Clinical studies for new drugs and vaccines, including the recent trials that led to the approval of COVID-19 vaccines, generally exclude women who are pregnant or lactating. For that reason, little is known about how hormonal changes affect drug pharmacokinetics and pharmacodynamics.
The National Institutes of Health (NIH) is supporting new efforts to address the shortage of research in this area. A team from Brigham and Women’s Hospital recently received two grants, which together total over $4.2 million, to look at various aspects of this connection. One grant is focused on drug metabolism and transport in pregnant and lactating women. The other is looking at predictors of HIV risk in women of reproductive age, a related area of research that also traditionally has been underfunded. Both are studying the role of noncoding microRNAs and how they lead to epigenetic changes in the body.
“There is a huge gap in knowledge, and the NIH has recognized the importance of shedding light on these topics,” said Raina Fichorova, MD, PhD, director of the Laboratory of Genital Tract Biology at the Brigham and Harvard University, who is leading the projects related to these grants. “Our group has a lot to contribute, because we already have a huge cohort of specimens that have been collected as part of our earlier work.”
The team has hundreds of samples from women’s health clinics in Zimbabwe and Uganda as well as clinics in the United States. Fichorova’s group has received approval for secondary use of the biospecimens, which include serum, vaginal and cervical samples collected in different stages of pregnancy and lactation as well as at different parts of the menstrual cycle.
Focusing on Mechanisms That Underlie Biological Change
Some of Dr. Fichorova’s previous research looked at the effect of reproductive hormones on women’s susceptibility to infection. One of the two new projects is taking a deeper look at the mechanisms that underlie the changes in infection susceptibility, including how the mucosal environment in the reproductive tract contributes to systemic factors. This includes the role of the microbiota in addition to differences in hormone levels.
“Our hypothesis is that noncoding microRNAs that are being released from the mucosal environment affect susceptibility to infection at the systemic level,” Dr. Fichorova said. “The mucus membrane releases vesicles containing these microRNAs, which are like little bullets of information. They travel through the blood circulation and are taken up by distant sites in the body.”
The study will investigate how these microRNAs act on the immune response, both directly and indirectly.

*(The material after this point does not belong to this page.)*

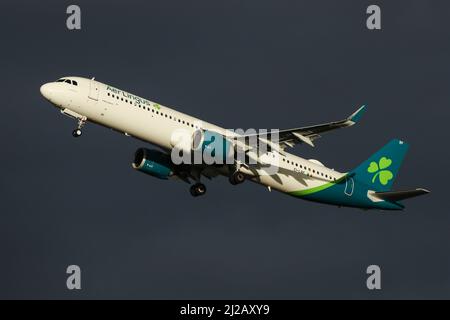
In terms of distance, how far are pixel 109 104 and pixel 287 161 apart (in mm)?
13742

First results were presented at the international Conference on Retroviruses and Opportunistic Infections, and manuscripts and data sharing have been prepared for submission in this funding period.
Characterizing Metabolic Changes
Many of the existing biospecimens that the lab has collected for its study of infection susceptibility, including vaginal swabs and serum samples, will also be used in the research related to drug metabolism. By characterizing the content of the microRNA in extracellular vesicles and how that content fluctuates in relation to pregnancy and breastfeeding, the researchers will be able to identify changes that are influenced by hormone levels as well as the makeup of the microbiota in the vaginal tract.
“MicroRNAs are one way to epigenetically control which proteins are actually manufactured by our bodies, and proteins are what ultimately determines phenotype,” Dr. Fichorova said. “Through these microRNA-containing vesicles, the hormonal environment and the microbial environment interact with each other, and they have an effect on the rest of our bodies, including how they use drugs.”
The study of microRNAs, she added, can also help to illuminate whether drugs are safe for the babies of pregnant women by revealing information about receptors and transporters that are specific to the placenta.
“We have multiple samples from each woman, which will allow us to translate findings and make many kinds of connections,” she concluded. “It’s really a goldmine of data that we hope many other researchers will find useful as well.”